**Texto proporcionado:**
.....

14-8-21: Me he puesto en pie de guerra a las 5 de la mañana. Densa oscuridad, escribo unos párrafos para este diario. Preparo café, deambulo por los alrededores de la casa y el frío cala hondo en los huesos. Busco el hacha para entrar en calor y decido echar abajo al guamo que está frente a la casa. Es un guamo al que desde hace tiempo hemos decidido tronchar por el peligro que representa para la casa y porque llena de hojas el techo, afectando las canales, y se ha estado tornando un peligro para el mismo porche. Comienza la faena y los golpes del hacha retumban por toda la aldea. En tratando de desprender algunas hojas, anchas y gruesas, secas y duras, descubro que hay ramales que pueden caer sobre la casa. Detengo la operación.
Persiste la lluvia, tiempo nublado, brama el río, tamborilea el agua en las caídas de las canales. Sombras y letanías letárgicas hasta en el canto de los pájaros. Brumas de silencio se imponen en las montañas, y arrebujados en sus trapos mojados pasan los nietos de Avenildo arreando los becerros.
Desayunamos, luego mi esposa y yo nos ponemos a estudiar cómo derribar el árbol. No es tan sencillo y se puede provocar una catástrofe si no se controla la caída. Hay barandas, hay un pino y un rosal, están las propias canales, la cerca y el techo. Y ya yo con el hacha le he sacado un buen bocado al tronco. Nos preocupamos. Entonces aparece un hombre descomunal, rechoncho, rectangular, de unos doscientos kilos de peso, con la camisa abierta y un gran crucifijo en el pecho, de caminar cambembo y de hablar recio; éste, junto con el vecino Baudelio se asoman y dicen ser hachógrafos de altura, y que nos pueden echar una mano. Nos ponemos todos manos a la obra, Baudelio engarganta el lazo en lo más alto de una de las ramas y el señor Reinaldo con harta precisión comienza a dar hachazos. En habiéndose tronchado lo suficiente, procedemos a dar templonazos hacia la entrada de la camioneta. Pronto vemos desmoronarse dos sólidas columnas que caen de platanazo. En eso llega Avenildo con la motosierra y en cuestión de minutos consigue sacar más de veinte rolas.
Al desmelenar el guamo, se colecciona un buen promontorio de hojas que María Eugenia se encarga de llevar a la parte baja del patio. Cristián nos hace el trabajo de pasarle la guadaña a la grama, pero troncha una de las matas de rosas y María Eugenia casi se pone a llorar, "- Qué lamentable", dice, y lo repite: "-qué lamentable".
Bajan las tres grandes vacas de Neptalí y él un poco más atrás, muy rápido, casi tapándose la cara con un trapo y mirando hacia la escuelita.
Nos visita el señor Juvencio, tío de Avenildo, y María Eugenia le enseña la casa, el huerto, las buenas rolas que hemos sacado del guamo.

.....

**Contenido de datos:**
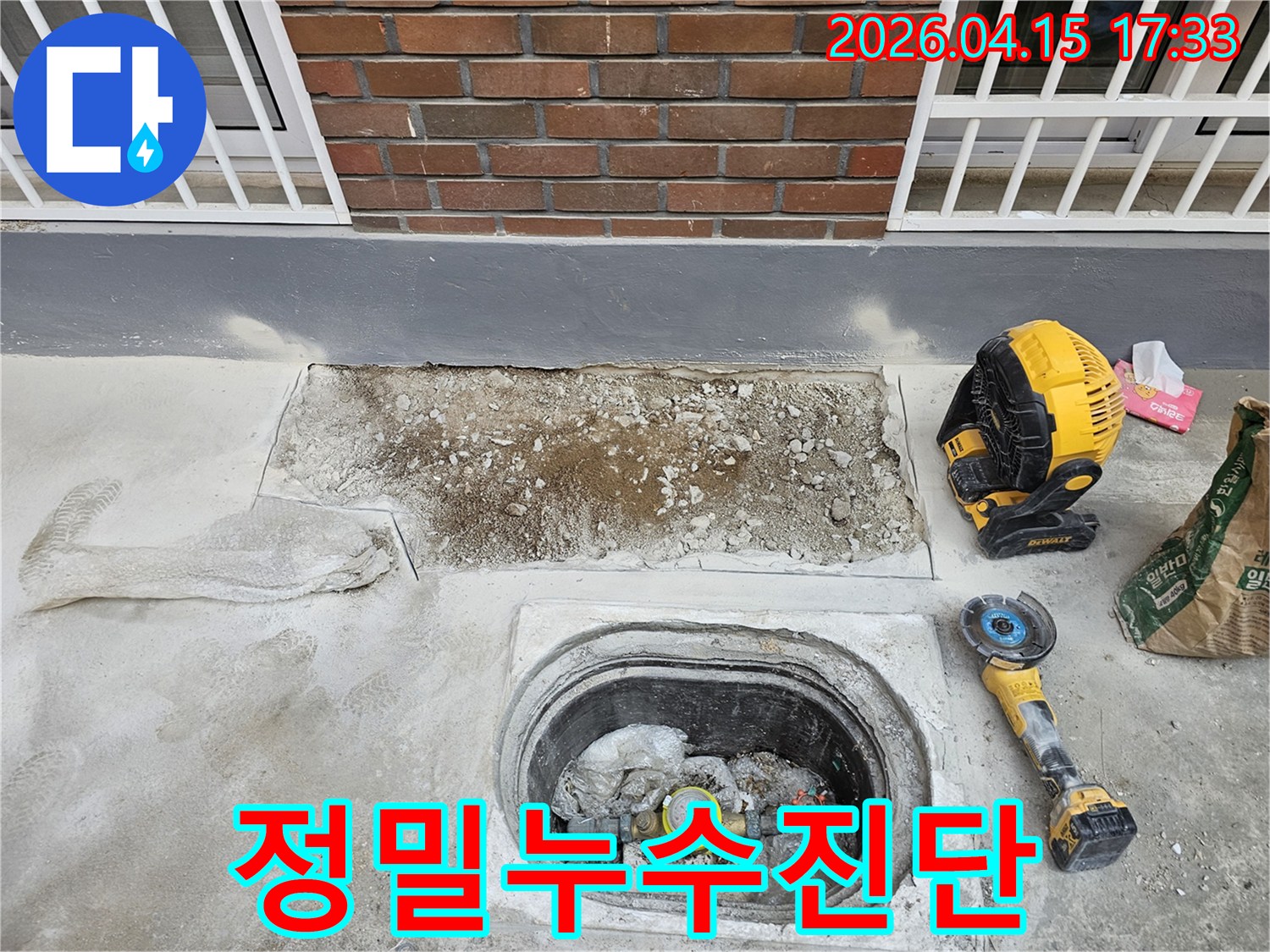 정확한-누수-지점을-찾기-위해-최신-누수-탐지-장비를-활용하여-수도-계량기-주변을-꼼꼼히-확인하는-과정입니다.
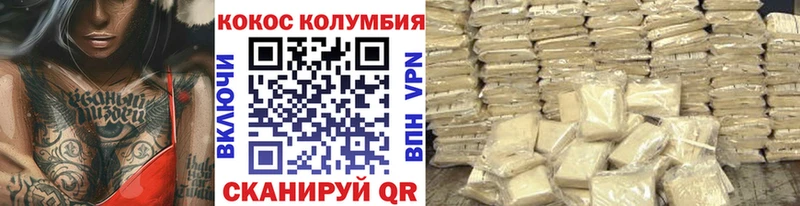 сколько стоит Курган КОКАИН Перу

.....

**Aplica lo leído:**
(a) Enumera todas las personas que aparecen con nombre propio en el diario.
(b) Responde a estas preguntas según el diario:
(i) ¿A qué hora se puso en pie de guerra quien escribe?
(ii) ¿Con qué herramienta llega Avenildo y cuántas rolas consigue sacar?
(iii) ¿Qué parentesco tiene el señor Juvencio con Avenildo?
(c) Prosigue el diario a partir de su última oración, con el mismo tono y la misma voz.

**Respuestas por tarea:**
(a) Avenildo, Baudelio, Reinaldo, María Eugenia, Cristián, Neptalí y Juvencio.

(b)
(i) A las 5 de la mañana.
(ii) Con la motosierra; saca más de veinte rolas.
(iii) Es su tío.

(c)
Tarde de perra: preparándole la comida a la señorita de la casa, que siendo lo que es nunca tuvo un novio ni una aventura loca. La esterilizaron siendo casi una niña, y antes de que regresemos a Mérida hay que dejarle una buena reserva de comida, unos cuarenta kilos que su dueña se los deja muy bien envasados en el refrigerador. Y nos ponemos en marcha porque mañana encenderemos la estufa, de modo que nos toca preparar la leña, pelar unas cuatro manos de cambur verde, trocear unos cuatro kilos de bofe, dos kilos de arroz picado, unos cuatro kilos de desperdicios de pollo, además de ponerle las especies y los condimentos como orégano y muy poca sal (como conservantes), como ella lo merece. Mientras estamos en esta tarea nos acompañan, por supuesto, la señorita Solita, y también la vecinita Lucía Valentina quien a cada momento me está pidiendo un trozo de bofe para dárselo a la perra. Esta es una dura tarea que se hace con todo el amor de este perro mundo. Bufamos, se nos hinchan los dedos troceando la carne, buscamos la inmensa olla, acondicionamos el depósito del agua, y luego vendrá el encendido de la estufa que requiere todos unos pormenores no me menos exigentes y de cuidado.
Al llegar la noche estamos hechos polvo, buscando el lecho para que nos lleve Morfeo a donde quiera, que no es dormir lo que uno busca sino dejar que la trajinada huesamenta busque acomodo en el nicho especioso de la nada.
Domingo 15-8-21:
6:15… ha llovido toda la noche, y por horas estuvimos oyendo el chorro que cae de la canal, y con el fragor del río nos sentimos como en la inmensidad de un estero. Y hoy nadamos en una gasa que envuelve la montaña, desleído el verde por los paletazos de la bruma, asomándose a lo lejos guiños luminosos en el pasto. De entre esa bruma imagino la estampa danzarina de una de esas mujeres desnudas de Reverón o de Monet.
Ahora ha escampado y sólo se escucha el cantar de los pájaros.
La perra golpea la puerta para entrar y saludar a su dueña.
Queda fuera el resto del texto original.